По дороге в Сибирь он заехал в село к матери. Мать плакала, потому что вообще не представляла Сибири и за всю свою жизнь ни разу не вышла за пределы родной Турьи, что в Сумской области, на Украине. Отца Алексей не помнил. Он знал только, что отец был в очках и что в сорок первом он вынес его, грудного, за околицу, потом передал матери и ушел, чтобы не вернуться. В него, говорят, попала мина, и хоронить было нечего. И остались они с матерью. Когда Алексей подрос, он однажды оказал: «Не волнуйтесь, мама, свое воспитание я беру на себя».
На третьи сутки он сложил рюкзак и сказал: «Все, мама, мне пора». Они были в горнице. На стене возле старого письменного стола висели фотографии. Они находились под одним общим стеклом и налезали друг на друга, как будто в хате для них больше не было места. В самом центре была фотография отца и матери Алексея. Молодой человек лет двадцати пяти смотрел через очки вперед напряженным взглядом, а галстук ему был пририсован, потому что на самом деле он был в пиджаке и в рубашке, до самого верха застегнутой на пуговицы. Рядом с ним, едва склонив к мужу голову, была молодая женщина в платье с прямыми плечами. Волосы у нее были завиты, взгляд веселый, смотрела она тоже вперед и еле сдерживала улыбку. Поднявшись, Алексей посмотрел на часы, и мать тоже на них посмотрела. Это были старые ходики с гирькой, а маятник ходил между двумя отдельно висящими фотографиями. На одной был Алексей в грудном возрасте — голенький, лежащий на животе. И на другой был Алексей, но уже нынешний — в гимнастерке, в фуражке и при погонах сержанта, со значками на груди. Маятник шел влево, едва не касаясь первой фотографии, потом вправо — второй, для него была одна секунда, для Алексея — двадцать два года жизни.
— Не передумал, Алеша?
— Нет, мама, вам бы сказал, если бы передумал.
И пошел к дверям. В дверях остановился, с огорчением глянул на старенькую икону и произнес: «Надо бы снять, мама…» Тетки по отцовской линии, будь они здесь, всплеснули бы руками: «Лешка-то наш, ну чистый Иван!» Мать сказала: «Ладно, Лексей Иваныч, сыму». — «Впрочем, — сказал он, — как знаете…» И пошел к автобусу. На улице ему встретился председатель колхоза. «Едешь?» — «Еду, Федор Маркович». — «Я тебе новую машину дам». — «Спасибо, Федор Маркович, у меня комсомольская путевка». — «Ну смотри, — сказал председатель, — все равно вернешься, но я для таких, как ты, за селом поставлю шлагбаум». — «Не вернусь, Федор Маркович». Сел в автобус, и машина ушла, волоча хвост пыли.

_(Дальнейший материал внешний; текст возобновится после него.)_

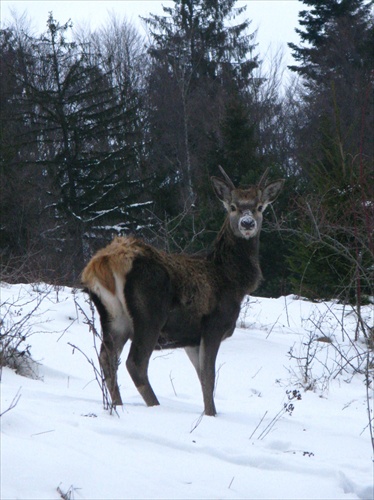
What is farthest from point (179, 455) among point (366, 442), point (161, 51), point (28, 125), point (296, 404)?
point (161, 51)

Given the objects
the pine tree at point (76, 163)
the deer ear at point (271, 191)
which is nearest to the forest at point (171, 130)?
the pine tree at point (76, 163)

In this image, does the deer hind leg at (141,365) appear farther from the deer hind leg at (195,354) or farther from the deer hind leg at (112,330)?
the deer hind leg at (195,354)

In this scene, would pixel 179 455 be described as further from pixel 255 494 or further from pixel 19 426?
pixel 19 426

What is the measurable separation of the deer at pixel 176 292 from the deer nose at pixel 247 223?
0.03 ft

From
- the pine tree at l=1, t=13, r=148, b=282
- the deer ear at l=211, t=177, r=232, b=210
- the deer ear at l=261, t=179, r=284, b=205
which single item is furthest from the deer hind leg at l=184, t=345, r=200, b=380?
the pine tree at l=1, t=13, r=148, b=282

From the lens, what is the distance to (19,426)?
448cm

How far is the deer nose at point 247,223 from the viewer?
788 centimetres

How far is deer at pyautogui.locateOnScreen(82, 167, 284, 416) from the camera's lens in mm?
6805

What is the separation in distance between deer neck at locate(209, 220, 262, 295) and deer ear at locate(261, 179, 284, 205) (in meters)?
0.41

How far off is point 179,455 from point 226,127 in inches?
895

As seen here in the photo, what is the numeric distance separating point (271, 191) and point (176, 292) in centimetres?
179

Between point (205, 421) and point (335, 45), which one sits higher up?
point (335, 45)

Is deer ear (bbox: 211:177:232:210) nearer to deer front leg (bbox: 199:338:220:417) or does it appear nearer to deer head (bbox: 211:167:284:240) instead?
deer head (bbox: 211:167:284:240)

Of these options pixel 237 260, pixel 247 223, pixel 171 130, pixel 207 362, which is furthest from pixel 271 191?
pixel 171 130
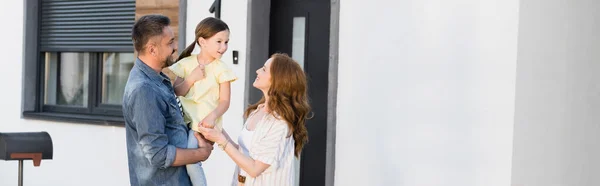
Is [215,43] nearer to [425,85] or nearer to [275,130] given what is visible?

В Абазе, когда слез с поезда, шел снег. Было утро, было тихо, и вокруг были горы. Он покрутился у станции, спросил дорогу на автобазу и заскрипел по снегу начищенными сапогами.

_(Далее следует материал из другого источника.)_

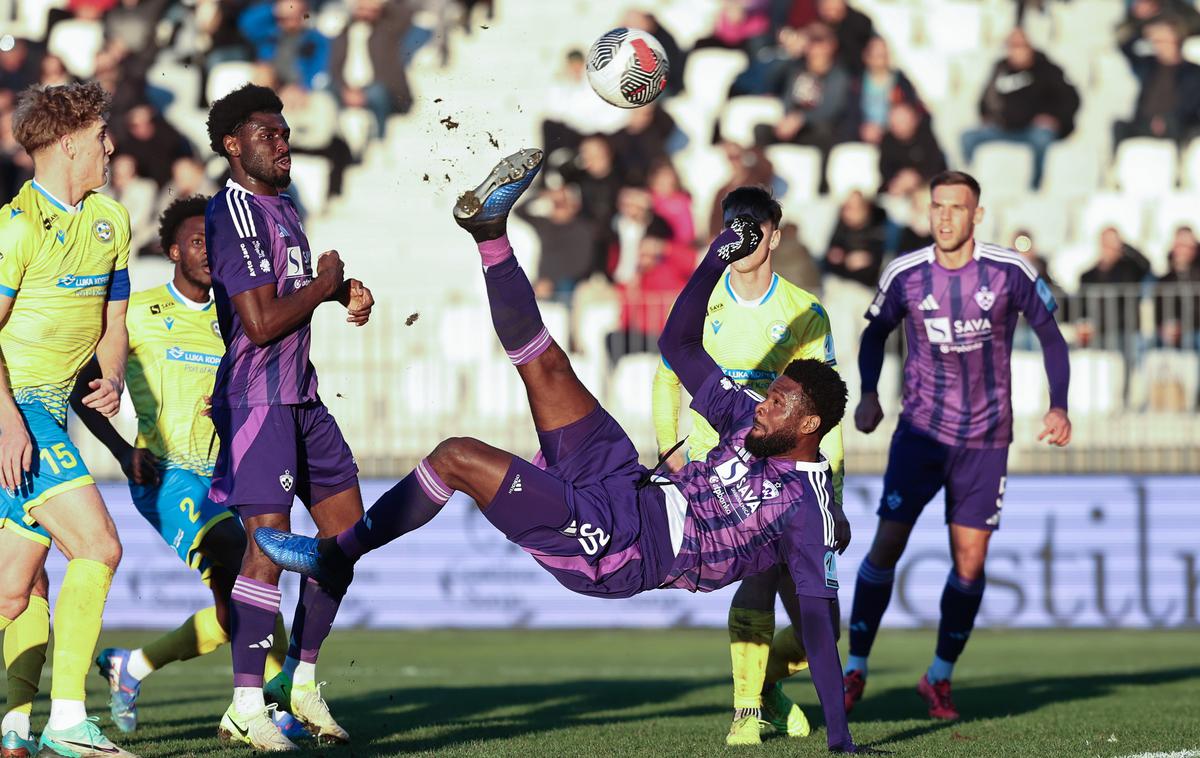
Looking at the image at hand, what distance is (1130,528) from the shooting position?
1354 cm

На огромном дворе в три ряда стояли потрепанные, но еще крепкие машины. А у забора, за проволокой, еще один ряд — четвертый. Потом Алексей узнал, что шоферы называли его «зеленым»: по весне только тут и выбивалась из-под земли трава. Здесь стояли машины разбитые и покореженные. По горным дорогам он прежде не ездил, а потому почувствовал, как неприятный холодок пробежал по спине, хотя заячьей крови в нем было мало.

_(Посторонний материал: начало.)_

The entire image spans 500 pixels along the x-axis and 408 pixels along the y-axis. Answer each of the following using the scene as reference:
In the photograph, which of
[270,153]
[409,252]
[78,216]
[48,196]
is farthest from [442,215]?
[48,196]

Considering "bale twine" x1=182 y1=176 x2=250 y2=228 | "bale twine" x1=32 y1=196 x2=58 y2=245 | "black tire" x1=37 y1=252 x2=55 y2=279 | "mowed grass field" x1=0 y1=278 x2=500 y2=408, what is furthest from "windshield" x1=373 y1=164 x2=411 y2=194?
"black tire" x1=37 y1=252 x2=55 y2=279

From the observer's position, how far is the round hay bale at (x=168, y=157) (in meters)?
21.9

В конторе его принял начальник автобазы и, долго не размусоливая, предложил машину из «зеленого ряда». Алексей обиделся, даже плюнул с досады, но спорить не стал. «Ты для нас кот в мешке, — сказал начальник, — и мы не знаем, сможешь ли ты проехать в ворота».
В тот же день Алексей открыл капот своей колымаги. С запчастями было плохо, с инструментами еще хуже, и с первой гайкой он провозился три часа, потому что ключ четырнадцать на семнадцать был у какого-то Кольки, а Колька еще не вернулся из рейса.
Поселили его в общежитии. То ли климат в Абазе был особый, то ли уставал Алексей с непривычки больше обычного, но первое время, придя домой, сразу валился на койку, а утром, еле продрав глаза, бежал на работу. Потом пообвык, стал меньше спать и больше оглядываться. И заметил, что белье меняют раз в неделю, а вечерами ребята пьют водку. Он и сам выпить умел, но так, как пили здесь, ему не снилось.